* PROVIDED TEXT:
========

We call for the Assembly government to refuse to carry out any cuts on the Con-Dem government’s behalf. A socialist leadership in the Welsh Assembly would present a budget based on the pressing needs of working class people in Wales rather than the demands of the millionaire cabinet in Westminster.

It would launch a mass campaign to resist the cuts and demand the return of the billions stolen from the Welsh budget by successive Westminster governments over the past years. It would work with the trade union movement across Britain to mobilise millions of public sector workers, service users and private sector workers threatened with unemployment in a mass campaign of civil disobedience to resist the cuts, including using industrial action.

Just one socialist council in Liverpool in the 1980s was able to force the brutal Thatcher government to finance significant reforms in the city. A mass campaign mobilising working people in Wales could defend jobs and services rather than meekly pass them on.


Scotland must take ‘Liverpool road’

THE SCOTTISH National Party (SNP) government has unveiled the biggest cuts to public spending ever seen in Scotland in its planned budget for 2011. Without even pretending to show resistance to the Con-Dem government’s savage cuts, SNP ministers have proposed cuts of £1.2 billion from April 2011.

Philip Stott, Socialist Party Scotland

The impact of these cuts on public-sector workers and working-class communities is stark and severe. All pay controlled by the Scottish government is to be frozen for those earning over £21,000 a year – in effect, a pay cut. Those on less than £21,000 will get a paltry £250 rise. The local authority employers have already imposed three years of pay cuts, supported by all the main parties – including the SNP.

The SNP budget plans huge, deep cuts in higher and further education of 12% – £200 million. Transport, housing, schools, social work and civil service functions will all see major reductions in spending. On top of this the SNP also demanded, as part of their budget, a 3% efficiency savings target across the public sector in Scotland – these are nothing more than further cuts of £800 million.

Local councils across Scotland will face real term cuts of 4% from April. This will lead to deep cuts in jobs and services that working-class communities rely on.

The SNP has abandoned its so-called ‘opposition’ to PFI/PPP-type privatisation schemes and will bring in £2.5 billion in private finance for building projects in schools, hospitals and other infrastructure projects. This is despite the huge burdens that these schemes put on the public sector in repayment to the already bulging pockets of the banks and private construction companies.

Even the NHS, whose workers now face a wage freeze from April, will see cuts in spending when the costs of inflation are factored in.

While the SNP buckled and proposed this huge cuts package, Labour welcomed the pay freeze and fully accepted the need for cuts. None of the establishment parties are prepared to lift a finger to defend jobs, pay or public services.

========

(Entries from a dataset)
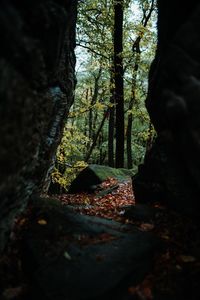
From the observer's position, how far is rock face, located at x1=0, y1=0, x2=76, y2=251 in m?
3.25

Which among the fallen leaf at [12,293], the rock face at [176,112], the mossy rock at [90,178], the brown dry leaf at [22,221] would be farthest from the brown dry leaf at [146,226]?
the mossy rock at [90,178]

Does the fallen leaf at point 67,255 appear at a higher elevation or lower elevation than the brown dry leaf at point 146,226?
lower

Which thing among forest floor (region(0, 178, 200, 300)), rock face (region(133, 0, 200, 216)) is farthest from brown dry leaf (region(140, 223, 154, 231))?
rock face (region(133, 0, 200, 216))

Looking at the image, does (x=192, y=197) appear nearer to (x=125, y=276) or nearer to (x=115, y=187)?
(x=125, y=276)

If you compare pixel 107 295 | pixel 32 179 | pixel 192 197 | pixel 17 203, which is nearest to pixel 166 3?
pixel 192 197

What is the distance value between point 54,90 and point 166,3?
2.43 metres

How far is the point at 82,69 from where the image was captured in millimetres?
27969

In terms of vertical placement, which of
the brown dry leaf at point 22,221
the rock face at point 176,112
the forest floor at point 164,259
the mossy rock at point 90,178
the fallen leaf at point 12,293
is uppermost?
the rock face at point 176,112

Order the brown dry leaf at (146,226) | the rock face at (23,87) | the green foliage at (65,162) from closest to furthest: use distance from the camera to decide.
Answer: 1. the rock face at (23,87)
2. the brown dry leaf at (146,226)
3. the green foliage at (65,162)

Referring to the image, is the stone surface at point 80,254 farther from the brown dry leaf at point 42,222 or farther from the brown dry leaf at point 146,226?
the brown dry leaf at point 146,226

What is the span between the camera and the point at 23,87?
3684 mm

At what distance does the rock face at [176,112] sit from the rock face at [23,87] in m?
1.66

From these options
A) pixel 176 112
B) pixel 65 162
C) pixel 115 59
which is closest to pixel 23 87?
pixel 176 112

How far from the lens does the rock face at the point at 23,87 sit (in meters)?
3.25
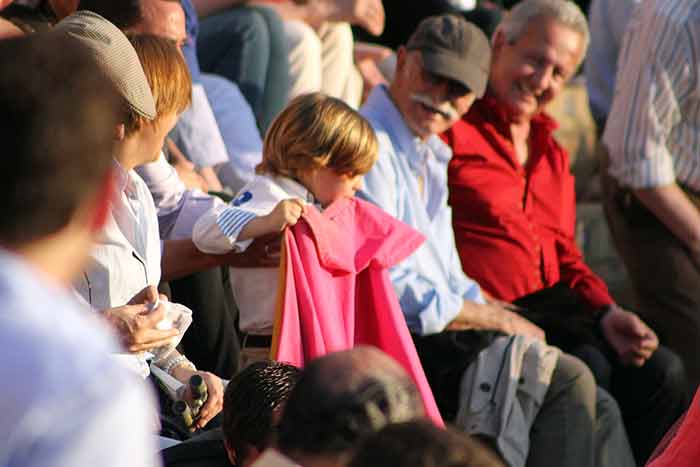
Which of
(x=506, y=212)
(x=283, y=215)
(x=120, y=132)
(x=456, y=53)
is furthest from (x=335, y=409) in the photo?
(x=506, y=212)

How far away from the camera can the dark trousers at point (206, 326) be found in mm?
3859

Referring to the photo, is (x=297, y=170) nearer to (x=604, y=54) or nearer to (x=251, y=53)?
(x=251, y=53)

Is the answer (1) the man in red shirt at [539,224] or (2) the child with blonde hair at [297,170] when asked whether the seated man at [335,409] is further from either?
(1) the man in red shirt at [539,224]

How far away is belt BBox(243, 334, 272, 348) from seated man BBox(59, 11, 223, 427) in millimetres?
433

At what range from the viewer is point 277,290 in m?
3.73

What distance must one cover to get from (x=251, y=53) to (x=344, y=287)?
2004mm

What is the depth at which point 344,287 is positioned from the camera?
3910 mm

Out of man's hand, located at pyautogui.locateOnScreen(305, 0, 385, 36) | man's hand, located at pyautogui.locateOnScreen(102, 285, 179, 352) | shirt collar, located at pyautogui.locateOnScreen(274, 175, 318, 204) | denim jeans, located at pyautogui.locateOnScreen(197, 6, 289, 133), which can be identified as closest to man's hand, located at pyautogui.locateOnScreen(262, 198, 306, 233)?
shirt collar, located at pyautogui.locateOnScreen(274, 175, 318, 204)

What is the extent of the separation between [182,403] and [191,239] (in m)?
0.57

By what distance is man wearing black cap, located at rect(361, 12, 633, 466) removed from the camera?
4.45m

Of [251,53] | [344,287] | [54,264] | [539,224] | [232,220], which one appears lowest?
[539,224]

========

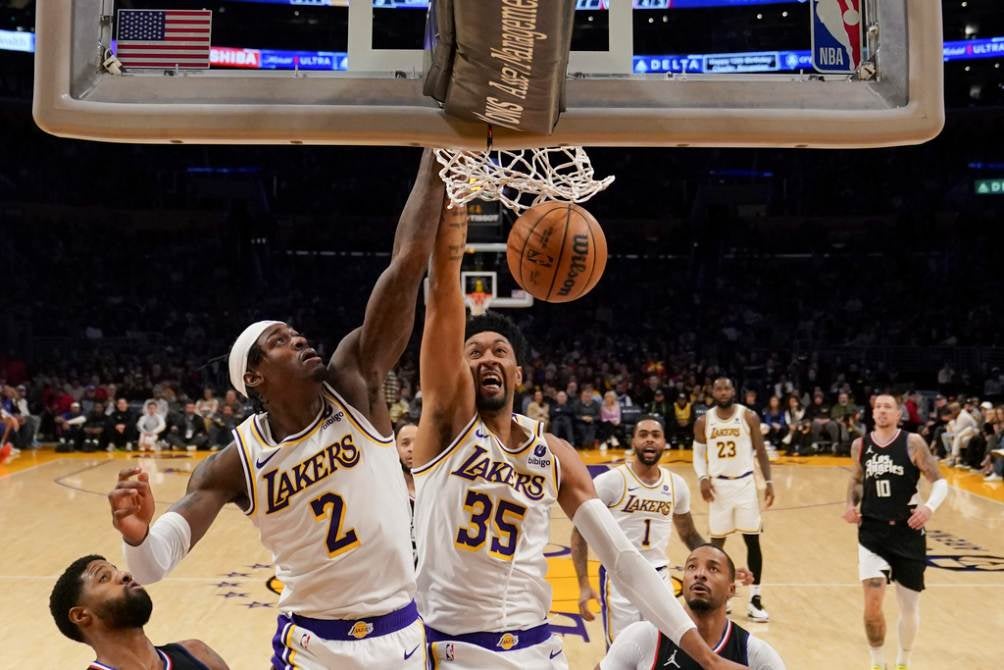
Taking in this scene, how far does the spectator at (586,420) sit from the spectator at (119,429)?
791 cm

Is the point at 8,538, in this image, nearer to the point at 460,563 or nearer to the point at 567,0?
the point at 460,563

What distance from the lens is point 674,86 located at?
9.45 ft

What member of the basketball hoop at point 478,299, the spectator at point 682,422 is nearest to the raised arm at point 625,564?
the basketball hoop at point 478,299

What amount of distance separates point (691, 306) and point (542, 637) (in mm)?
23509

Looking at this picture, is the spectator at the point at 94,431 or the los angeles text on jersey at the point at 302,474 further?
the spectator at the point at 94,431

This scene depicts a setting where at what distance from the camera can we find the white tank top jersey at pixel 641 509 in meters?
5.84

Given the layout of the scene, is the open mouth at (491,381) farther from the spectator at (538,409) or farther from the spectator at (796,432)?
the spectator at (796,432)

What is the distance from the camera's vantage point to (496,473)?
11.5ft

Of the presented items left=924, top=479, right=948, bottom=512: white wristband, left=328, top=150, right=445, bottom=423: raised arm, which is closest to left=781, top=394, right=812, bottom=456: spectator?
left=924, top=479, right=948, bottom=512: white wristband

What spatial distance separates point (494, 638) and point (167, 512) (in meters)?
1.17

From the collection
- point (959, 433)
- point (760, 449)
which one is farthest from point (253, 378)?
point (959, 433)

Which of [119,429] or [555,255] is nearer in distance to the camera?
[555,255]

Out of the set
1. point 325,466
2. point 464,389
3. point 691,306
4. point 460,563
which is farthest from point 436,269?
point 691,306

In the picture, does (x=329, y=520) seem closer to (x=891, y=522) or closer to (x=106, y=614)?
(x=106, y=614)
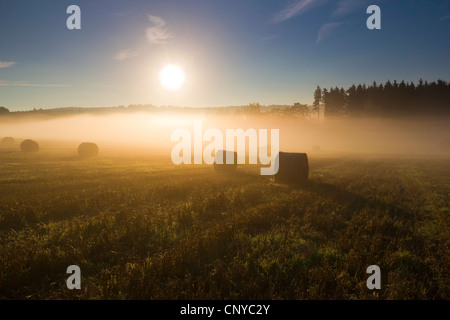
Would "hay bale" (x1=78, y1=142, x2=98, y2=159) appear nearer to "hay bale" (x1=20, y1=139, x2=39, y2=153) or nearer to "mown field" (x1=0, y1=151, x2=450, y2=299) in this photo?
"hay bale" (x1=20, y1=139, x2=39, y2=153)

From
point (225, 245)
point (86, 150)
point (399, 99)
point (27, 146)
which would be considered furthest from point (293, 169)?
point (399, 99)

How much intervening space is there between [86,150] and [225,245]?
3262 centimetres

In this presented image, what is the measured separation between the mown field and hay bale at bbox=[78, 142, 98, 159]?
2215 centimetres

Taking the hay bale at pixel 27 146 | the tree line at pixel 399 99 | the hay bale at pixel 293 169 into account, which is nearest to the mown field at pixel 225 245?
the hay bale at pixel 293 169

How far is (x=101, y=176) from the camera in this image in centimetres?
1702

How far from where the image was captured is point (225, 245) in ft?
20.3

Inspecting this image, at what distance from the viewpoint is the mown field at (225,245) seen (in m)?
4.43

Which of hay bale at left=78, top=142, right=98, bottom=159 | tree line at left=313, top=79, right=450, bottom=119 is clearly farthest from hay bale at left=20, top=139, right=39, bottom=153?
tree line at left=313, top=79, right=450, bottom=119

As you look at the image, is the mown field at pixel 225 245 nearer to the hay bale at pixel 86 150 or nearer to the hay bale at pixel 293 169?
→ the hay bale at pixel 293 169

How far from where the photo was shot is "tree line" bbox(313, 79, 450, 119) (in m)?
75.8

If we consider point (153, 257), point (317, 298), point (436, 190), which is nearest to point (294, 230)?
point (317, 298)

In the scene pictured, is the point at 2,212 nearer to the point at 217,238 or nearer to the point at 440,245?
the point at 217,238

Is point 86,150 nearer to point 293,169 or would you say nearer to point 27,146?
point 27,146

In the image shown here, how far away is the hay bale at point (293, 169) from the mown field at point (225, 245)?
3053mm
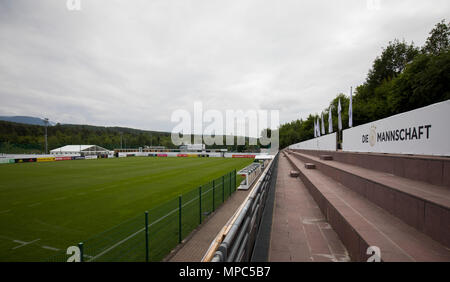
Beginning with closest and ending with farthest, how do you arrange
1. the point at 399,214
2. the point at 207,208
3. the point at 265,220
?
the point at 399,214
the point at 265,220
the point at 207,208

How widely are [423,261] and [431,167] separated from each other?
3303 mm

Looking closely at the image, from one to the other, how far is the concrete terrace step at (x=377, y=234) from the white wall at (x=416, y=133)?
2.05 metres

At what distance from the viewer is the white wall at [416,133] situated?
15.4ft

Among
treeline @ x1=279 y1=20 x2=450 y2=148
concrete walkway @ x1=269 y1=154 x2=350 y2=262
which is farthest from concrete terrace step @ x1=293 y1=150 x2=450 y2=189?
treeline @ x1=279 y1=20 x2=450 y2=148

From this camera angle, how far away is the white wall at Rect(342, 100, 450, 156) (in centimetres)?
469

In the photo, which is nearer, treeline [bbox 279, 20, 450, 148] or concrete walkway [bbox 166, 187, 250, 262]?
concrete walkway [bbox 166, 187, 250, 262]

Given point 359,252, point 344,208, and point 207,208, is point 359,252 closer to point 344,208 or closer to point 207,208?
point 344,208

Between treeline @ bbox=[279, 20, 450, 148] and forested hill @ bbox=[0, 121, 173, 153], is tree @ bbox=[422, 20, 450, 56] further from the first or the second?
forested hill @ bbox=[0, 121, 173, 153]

========

* PROBLEM TO SOLVE:
In the text about public spending cuts, list every area named in the sentence ending "will all see major reductions in spending." These entries are separate material, unrelated to the text about public spending cuts.

* ANSWER SECTION:
Transport
Housing
Schools
Social work
Civil service functions